Rewrite as a numbered list the lines that begin with the one containing "Looking at the picture, how" and run through the final line, leaving out any blank lines.
■ ■ ■ ■ ■
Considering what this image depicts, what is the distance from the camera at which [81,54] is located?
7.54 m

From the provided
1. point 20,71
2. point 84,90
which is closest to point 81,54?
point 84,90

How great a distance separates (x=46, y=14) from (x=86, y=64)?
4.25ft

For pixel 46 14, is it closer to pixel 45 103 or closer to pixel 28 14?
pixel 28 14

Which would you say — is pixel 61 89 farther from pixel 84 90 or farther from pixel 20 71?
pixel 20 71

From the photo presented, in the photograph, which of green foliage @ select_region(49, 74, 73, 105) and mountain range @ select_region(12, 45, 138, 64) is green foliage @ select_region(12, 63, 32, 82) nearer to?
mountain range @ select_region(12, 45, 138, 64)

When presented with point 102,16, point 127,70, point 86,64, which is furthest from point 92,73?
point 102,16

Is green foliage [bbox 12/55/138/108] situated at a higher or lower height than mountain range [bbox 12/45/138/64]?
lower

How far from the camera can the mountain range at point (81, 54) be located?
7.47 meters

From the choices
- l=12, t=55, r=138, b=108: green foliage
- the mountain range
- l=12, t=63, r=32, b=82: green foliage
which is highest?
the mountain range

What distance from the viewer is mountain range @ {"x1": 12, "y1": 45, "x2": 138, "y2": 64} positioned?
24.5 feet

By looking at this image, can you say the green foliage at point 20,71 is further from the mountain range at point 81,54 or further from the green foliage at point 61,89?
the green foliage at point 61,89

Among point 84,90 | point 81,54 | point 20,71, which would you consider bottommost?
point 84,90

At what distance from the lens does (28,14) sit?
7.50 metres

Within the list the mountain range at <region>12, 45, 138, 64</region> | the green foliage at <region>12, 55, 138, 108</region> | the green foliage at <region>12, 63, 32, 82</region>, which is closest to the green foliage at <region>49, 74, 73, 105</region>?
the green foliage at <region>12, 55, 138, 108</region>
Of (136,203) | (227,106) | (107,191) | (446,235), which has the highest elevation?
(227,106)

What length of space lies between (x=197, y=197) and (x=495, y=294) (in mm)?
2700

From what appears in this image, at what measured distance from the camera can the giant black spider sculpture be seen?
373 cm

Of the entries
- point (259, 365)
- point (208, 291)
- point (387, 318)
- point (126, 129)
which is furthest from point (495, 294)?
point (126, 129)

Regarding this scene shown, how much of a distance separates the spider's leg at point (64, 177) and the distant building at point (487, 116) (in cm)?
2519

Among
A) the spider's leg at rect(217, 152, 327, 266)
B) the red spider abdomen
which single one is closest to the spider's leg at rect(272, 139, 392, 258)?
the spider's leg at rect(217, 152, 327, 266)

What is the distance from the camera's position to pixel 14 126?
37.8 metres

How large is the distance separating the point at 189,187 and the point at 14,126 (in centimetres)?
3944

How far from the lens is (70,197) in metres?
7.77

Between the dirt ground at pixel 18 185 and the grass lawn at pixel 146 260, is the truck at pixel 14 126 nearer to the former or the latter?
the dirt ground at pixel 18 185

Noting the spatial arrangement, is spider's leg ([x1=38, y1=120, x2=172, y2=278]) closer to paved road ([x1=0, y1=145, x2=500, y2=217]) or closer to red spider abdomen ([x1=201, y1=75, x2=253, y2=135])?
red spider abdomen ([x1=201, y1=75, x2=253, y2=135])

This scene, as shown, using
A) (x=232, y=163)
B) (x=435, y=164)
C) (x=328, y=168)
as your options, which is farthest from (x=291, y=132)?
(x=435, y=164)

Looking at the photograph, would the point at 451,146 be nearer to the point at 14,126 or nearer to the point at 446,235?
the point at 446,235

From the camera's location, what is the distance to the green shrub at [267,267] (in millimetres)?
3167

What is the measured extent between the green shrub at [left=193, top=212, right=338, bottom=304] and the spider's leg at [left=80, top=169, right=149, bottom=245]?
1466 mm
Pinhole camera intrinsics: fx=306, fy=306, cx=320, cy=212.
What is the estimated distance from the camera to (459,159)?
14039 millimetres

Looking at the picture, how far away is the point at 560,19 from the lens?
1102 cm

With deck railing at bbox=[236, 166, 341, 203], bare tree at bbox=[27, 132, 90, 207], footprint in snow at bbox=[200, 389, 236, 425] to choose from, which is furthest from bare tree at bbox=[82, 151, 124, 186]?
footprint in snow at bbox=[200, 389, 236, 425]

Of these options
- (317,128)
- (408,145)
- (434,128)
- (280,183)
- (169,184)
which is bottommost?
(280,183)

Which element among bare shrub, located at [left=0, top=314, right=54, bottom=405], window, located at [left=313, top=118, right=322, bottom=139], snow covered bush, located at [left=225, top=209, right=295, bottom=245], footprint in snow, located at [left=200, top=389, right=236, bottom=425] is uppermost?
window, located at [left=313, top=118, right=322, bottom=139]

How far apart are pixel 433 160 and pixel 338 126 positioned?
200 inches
■ ■ ■ ■ ■
> [ANSWER TO THIS TASK]:
1. Looking at the picture, how far away is the point at 560,19 from the lens?
2. 1102 cm
3. With deck railing at bbox=[236, 166, 341, 203], bare tree at bbox=[27, 132, 90, 207], footprint in snow at bbox=[200, 389, 236, 425] to choose from, which is furthest from bare tree at bbox=[82, 151, 124, 186]?
4. footprint in snow at bbox=[200, 389, 236, 425]
5. Of these options
6. - (317,128)
7. - (408,145)
8. - (434,128)
9. - (280,183)
10. - (169,184)
11. which is bottommost?
12. (280,183)
13. Which element among bare shrub, located at [left=0, top=314, right=54, bottom=405], window, located at [left=313, top=118, right=322, bottom=139], snow covered bush, located at [left=225, top=209, right=295, bottom=245], footprint in snow, located at [left=200, top=389, right=236, bottom=425] is uppermost?
14. window, located at [left=313, top=118, right=322, bottom=139]
15. How far apart are pixel 433 160 and pixel 338 126 positioned?
16. 200 inches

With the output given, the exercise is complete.